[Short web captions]
* * * * * * * * *

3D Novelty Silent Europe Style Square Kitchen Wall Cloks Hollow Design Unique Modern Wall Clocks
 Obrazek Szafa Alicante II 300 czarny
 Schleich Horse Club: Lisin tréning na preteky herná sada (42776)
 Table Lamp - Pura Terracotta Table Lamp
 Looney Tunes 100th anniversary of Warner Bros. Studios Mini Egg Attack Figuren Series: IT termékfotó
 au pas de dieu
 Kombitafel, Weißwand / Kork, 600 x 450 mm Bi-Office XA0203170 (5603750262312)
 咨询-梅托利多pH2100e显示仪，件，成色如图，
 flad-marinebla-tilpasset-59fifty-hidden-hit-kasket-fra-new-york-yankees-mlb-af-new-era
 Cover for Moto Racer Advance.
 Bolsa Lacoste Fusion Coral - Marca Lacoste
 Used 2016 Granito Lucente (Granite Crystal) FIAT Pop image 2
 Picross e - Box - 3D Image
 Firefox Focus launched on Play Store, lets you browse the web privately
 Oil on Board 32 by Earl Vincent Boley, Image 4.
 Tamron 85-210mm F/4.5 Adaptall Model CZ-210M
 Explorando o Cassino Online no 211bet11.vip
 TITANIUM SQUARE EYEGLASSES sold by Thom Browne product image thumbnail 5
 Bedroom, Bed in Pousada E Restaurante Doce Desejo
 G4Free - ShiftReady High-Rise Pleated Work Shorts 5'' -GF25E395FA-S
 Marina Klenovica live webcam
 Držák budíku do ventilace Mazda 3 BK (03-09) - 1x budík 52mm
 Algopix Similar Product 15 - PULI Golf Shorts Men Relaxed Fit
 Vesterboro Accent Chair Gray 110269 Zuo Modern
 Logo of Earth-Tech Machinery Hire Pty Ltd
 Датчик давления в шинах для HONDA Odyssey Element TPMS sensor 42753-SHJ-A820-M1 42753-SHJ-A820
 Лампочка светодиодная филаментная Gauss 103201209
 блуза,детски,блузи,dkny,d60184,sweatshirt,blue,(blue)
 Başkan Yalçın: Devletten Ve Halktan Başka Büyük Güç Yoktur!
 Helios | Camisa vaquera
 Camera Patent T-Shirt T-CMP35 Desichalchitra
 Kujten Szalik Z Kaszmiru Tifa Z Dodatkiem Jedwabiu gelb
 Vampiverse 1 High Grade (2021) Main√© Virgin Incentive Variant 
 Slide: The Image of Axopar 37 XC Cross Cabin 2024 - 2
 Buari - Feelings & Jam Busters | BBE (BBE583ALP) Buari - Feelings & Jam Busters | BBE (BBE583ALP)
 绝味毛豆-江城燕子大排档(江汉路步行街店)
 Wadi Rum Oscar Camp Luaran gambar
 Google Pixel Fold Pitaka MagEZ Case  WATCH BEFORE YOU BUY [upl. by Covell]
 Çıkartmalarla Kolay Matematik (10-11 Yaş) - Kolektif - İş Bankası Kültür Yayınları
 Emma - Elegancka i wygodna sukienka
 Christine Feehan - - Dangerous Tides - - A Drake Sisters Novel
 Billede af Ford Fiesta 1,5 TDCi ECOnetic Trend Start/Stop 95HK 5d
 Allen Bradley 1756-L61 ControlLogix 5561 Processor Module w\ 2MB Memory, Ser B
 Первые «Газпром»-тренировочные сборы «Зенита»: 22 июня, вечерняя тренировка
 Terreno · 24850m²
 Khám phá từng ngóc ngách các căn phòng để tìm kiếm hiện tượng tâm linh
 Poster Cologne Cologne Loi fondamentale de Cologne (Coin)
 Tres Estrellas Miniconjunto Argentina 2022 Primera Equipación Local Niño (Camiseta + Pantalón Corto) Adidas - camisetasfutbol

* * * * * * * * *

AIM OF THE EXERCISE: How many lines of the data include the word "Modern"? Reply with the number and nothing else.

ANSWER TO THE PROBLEM: 2